Extract every line of the entries below that contains the word "farthest", treating uppercase and lowercase letters as different.

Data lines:
---+---
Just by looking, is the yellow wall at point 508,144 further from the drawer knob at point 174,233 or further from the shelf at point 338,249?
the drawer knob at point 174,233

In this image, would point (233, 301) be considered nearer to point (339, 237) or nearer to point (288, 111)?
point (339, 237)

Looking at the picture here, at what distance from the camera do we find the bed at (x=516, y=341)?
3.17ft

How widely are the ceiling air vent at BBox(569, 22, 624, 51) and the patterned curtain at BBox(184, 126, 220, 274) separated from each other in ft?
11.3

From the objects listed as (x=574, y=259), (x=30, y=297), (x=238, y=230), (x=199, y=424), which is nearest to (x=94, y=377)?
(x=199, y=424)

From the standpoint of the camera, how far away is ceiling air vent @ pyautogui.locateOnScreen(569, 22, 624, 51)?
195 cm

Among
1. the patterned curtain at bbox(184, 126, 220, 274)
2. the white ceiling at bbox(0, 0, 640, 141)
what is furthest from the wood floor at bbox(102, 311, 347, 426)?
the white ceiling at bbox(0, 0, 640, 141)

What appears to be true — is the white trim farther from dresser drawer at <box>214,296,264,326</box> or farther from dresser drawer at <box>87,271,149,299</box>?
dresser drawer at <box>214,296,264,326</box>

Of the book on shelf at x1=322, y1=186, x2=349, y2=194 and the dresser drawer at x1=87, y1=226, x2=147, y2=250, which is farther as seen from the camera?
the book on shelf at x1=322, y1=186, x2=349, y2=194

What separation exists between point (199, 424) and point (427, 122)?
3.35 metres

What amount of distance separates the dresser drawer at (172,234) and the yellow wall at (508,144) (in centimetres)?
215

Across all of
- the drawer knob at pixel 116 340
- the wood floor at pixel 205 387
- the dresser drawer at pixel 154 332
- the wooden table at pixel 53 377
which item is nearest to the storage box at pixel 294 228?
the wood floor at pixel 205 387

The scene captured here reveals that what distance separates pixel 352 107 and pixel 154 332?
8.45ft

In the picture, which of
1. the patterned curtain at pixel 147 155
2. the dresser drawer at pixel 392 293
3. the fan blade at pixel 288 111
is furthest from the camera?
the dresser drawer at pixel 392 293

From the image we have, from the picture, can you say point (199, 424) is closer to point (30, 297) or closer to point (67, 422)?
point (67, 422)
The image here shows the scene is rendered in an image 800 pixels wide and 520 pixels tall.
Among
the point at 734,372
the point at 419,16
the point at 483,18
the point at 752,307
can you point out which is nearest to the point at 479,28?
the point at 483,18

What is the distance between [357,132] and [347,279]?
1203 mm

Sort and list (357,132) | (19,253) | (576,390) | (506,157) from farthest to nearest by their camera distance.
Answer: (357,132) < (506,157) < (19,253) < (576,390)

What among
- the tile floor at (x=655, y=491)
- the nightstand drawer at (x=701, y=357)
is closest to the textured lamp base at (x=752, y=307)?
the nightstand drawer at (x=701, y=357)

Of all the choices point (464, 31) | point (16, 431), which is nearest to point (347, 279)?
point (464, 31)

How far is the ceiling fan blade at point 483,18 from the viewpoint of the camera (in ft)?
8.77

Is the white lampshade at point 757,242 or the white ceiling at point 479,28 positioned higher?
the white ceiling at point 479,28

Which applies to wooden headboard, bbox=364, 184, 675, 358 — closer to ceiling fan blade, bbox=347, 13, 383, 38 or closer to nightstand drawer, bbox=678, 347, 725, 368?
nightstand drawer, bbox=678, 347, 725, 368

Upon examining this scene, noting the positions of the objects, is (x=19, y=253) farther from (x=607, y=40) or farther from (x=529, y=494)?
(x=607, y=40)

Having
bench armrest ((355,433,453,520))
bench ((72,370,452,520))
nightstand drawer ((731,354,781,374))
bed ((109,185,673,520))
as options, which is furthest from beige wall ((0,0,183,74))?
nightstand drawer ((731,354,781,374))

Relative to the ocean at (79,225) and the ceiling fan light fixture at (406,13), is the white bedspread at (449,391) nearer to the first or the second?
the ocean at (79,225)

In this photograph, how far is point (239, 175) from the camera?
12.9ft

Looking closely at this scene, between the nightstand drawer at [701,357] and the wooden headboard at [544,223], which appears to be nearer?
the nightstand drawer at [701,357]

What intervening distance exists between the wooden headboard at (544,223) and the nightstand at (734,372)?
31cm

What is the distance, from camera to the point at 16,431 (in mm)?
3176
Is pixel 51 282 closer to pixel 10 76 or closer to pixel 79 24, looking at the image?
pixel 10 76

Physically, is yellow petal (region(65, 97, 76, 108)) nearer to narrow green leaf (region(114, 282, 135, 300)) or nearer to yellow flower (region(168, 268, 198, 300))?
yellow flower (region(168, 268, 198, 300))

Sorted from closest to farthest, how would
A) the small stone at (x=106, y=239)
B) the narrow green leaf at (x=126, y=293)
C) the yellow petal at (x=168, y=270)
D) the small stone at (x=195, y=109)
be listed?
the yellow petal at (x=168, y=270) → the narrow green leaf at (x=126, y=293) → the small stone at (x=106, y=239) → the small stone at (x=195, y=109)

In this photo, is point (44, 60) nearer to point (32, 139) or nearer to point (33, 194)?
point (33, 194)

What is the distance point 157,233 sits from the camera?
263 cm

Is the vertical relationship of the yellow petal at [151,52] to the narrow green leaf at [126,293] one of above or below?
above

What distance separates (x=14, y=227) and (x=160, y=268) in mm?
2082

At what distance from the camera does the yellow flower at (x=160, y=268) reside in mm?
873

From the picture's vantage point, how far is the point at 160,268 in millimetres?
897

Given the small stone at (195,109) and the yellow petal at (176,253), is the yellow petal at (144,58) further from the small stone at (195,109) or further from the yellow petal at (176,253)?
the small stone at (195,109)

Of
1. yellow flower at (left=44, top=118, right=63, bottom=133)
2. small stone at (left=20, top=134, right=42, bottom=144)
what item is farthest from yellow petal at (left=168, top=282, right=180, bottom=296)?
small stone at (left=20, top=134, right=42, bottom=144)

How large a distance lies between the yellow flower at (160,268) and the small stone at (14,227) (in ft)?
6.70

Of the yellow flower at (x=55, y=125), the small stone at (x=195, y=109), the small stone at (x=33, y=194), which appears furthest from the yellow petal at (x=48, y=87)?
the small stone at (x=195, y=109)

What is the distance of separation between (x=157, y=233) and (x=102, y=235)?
---+---
REPLY TO THE TASK:
Sort and list (357,132) | (19,253) | (576,390) | (506,157) from farthest to nearest by their camera distance.
Sorted from closest to farthest, how would
what item is farthest from yellow petal at (left=168, top=282, right=180, bottom=296)?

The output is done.